## ASSIGNED TASK
Copy the items from the line with "Coral Vine Stripe" up to and including the line with "BAPE x Coach", word for word. Leave the pictures out of your answer.

## DATA SHOWN

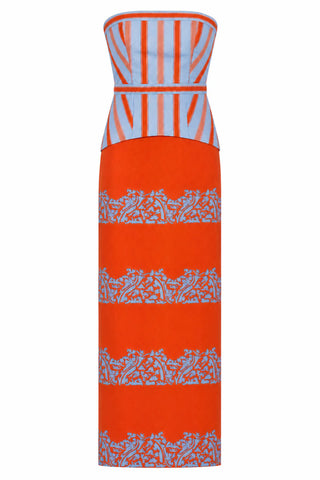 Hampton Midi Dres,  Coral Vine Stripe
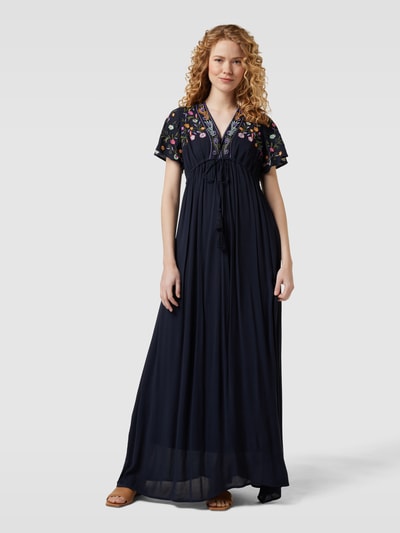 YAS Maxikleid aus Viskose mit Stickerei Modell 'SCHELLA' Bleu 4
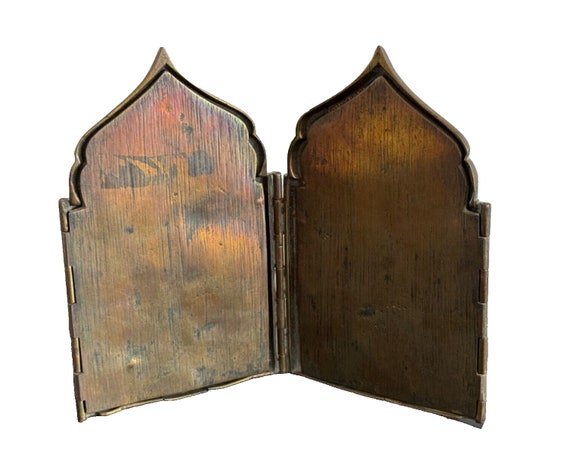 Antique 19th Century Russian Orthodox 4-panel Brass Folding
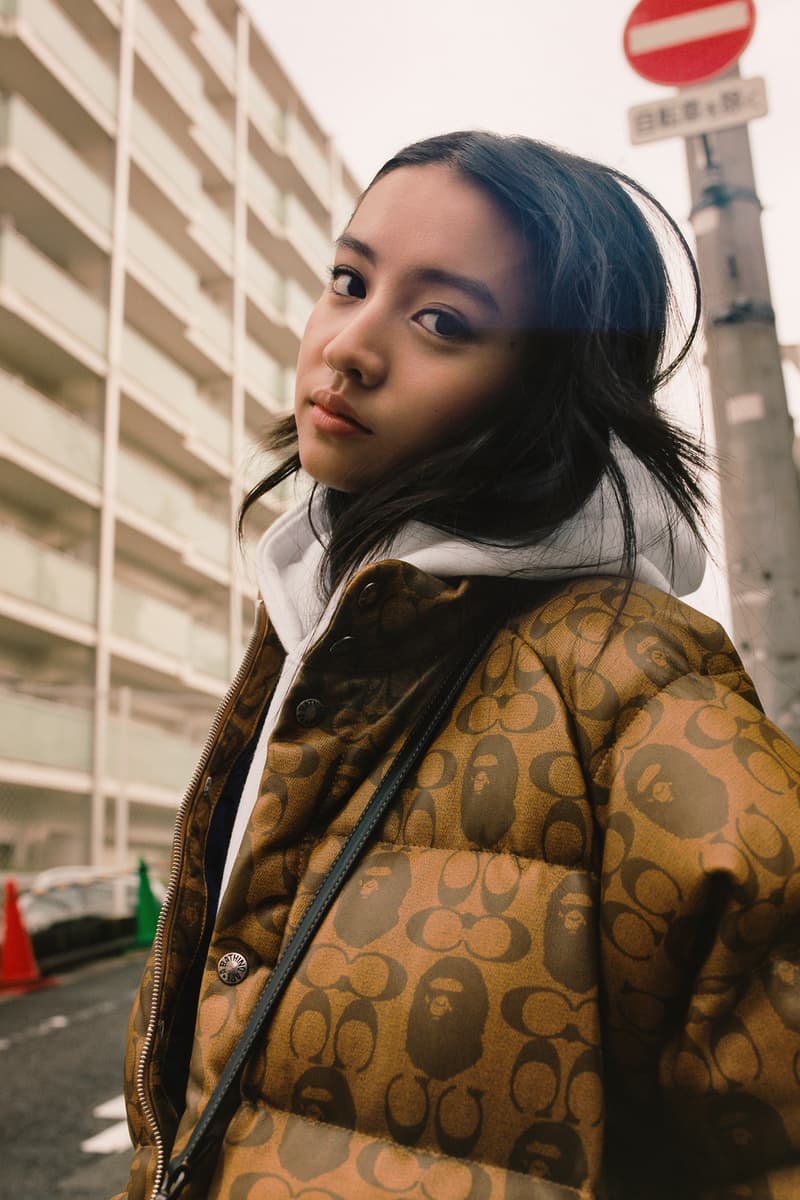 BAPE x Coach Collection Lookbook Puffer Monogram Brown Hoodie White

...

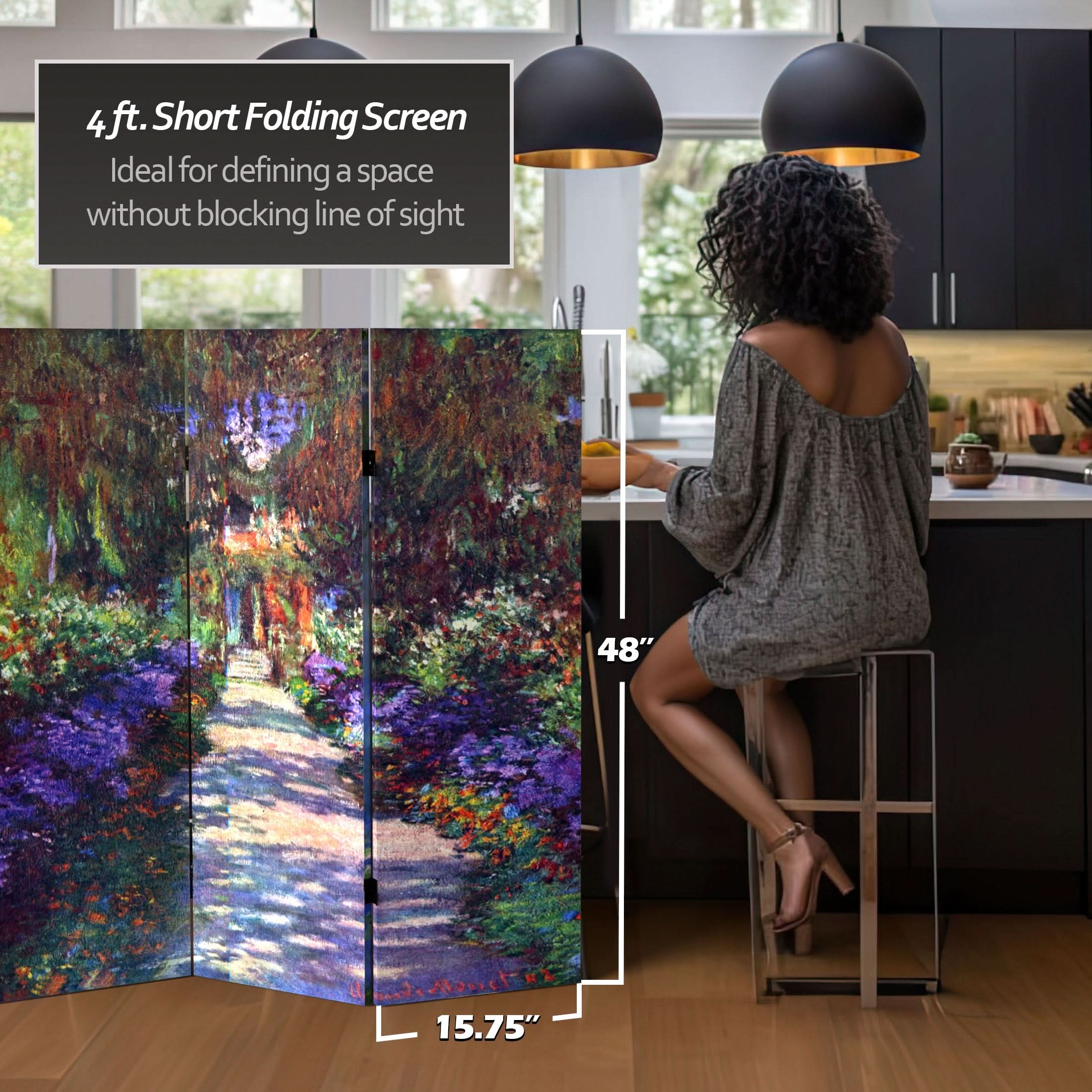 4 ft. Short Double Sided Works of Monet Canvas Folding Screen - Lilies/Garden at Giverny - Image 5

## SOLUTION FOR THIS PROBLEM
 Hampton Midi Dres,  Coral Vine Stripe
 YAS Maxikleid aus Viskose mit Stickerei Modell 'SCHELLA' Bleu 4
 Antique 19th Century Russian Orthodox 4-panel Brass Folding
 BAPE x Coach Collection Lookbook Puffer Monogram Brown Hoodie White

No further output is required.